HTTP/1.1 301 Moved Permanently Location: http://www.baidu.com/ Content-Length: 89 Content-Type: text/html <!doctype html><html><title>baidu</title><a href="http://www.baidu.com">Baidu</a></html>
Note: I'm avoiding cache information, because it's a permanent redirect. Though I wonder what bots usually do with and without the dates and
ETag headers, and the redirect information.

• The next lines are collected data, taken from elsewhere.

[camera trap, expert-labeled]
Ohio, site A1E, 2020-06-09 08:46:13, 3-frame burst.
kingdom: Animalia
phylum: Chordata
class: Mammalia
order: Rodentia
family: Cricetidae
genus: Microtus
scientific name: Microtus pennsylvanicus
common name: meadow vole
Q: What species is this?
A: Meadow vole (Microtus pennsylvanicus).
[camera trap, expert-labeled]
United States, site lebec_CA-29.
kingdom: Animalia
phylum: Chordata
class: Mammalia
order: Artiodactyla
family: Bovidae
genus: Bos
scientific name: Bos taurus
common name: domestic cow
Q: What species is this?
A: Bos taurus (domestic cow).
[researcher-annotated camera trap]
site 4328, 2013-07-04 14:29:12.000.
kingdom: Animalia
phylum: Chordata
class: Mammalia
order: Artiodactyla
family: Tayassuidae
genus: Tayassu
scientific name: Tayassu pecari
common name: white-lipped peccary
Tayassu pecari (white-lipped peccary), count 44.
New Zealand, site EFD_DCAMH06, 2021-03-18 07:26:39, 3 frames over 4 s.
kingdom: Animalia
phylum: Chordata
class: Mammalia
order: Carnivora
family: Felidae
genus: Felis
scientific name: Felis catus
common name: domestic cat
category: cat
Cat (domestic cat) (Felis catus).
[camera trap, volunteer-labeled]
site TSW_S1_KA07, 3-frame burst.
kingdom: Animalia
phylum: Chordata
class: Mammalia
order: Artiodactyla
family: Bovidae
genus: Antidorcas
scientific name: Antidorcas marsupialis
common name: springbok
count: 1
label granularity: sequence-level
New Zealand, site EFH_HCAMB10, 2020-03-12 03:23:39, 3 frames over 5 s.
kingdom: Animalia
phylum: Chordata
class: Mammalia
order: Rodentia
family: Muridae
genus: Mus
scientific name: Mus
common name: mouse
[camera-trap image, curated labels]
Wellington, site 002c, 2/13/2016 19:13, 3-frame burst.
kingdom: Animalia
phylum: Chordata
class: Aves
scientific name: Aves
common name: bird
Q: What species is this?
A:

The final issue is a bit more complicated as baidu is serving at least three types of content depending on the User-Agent: A low-tech mobile, an enhanced mobile, and a desktop version. Not really related to this post but worth noting for people who think there are only a few browsers on earth. One of the baidu script has a pretty interesting piece of code:
var w = /se /gi.test(navigator.userAgent); var o = /AppleWebKit/gi.test(navigator.userAgent) && /theworld/gi.test(navigator.userAgent); var k = /theworld/gi.test(navigator.userAgent); var p = /360se/gi.test(navigator.userAgent); var a = /360chrome/gi.test(navigator.userAgent); var f = /greenbrowser/gi.test(navigator.userAgent); var t = /qqbrowser/gi.test(navigator.userAgent); var m = /tencenttraveler/gi.test(navigator.userAgent); var j = /maxthon/gi.test(navigator.userAgent); var u = /krbrowser/gi.test(navigator.userAgent); var l = /BIDUBrowser/gi.test(navigator.userAgent) && (typeof window.external.GetVersion != "undefined"); var b = false;
That's a good thing to remember, the market is always more diverse that what you think. The diversity is local, the access is global. Anyone with any tool might access your Web site.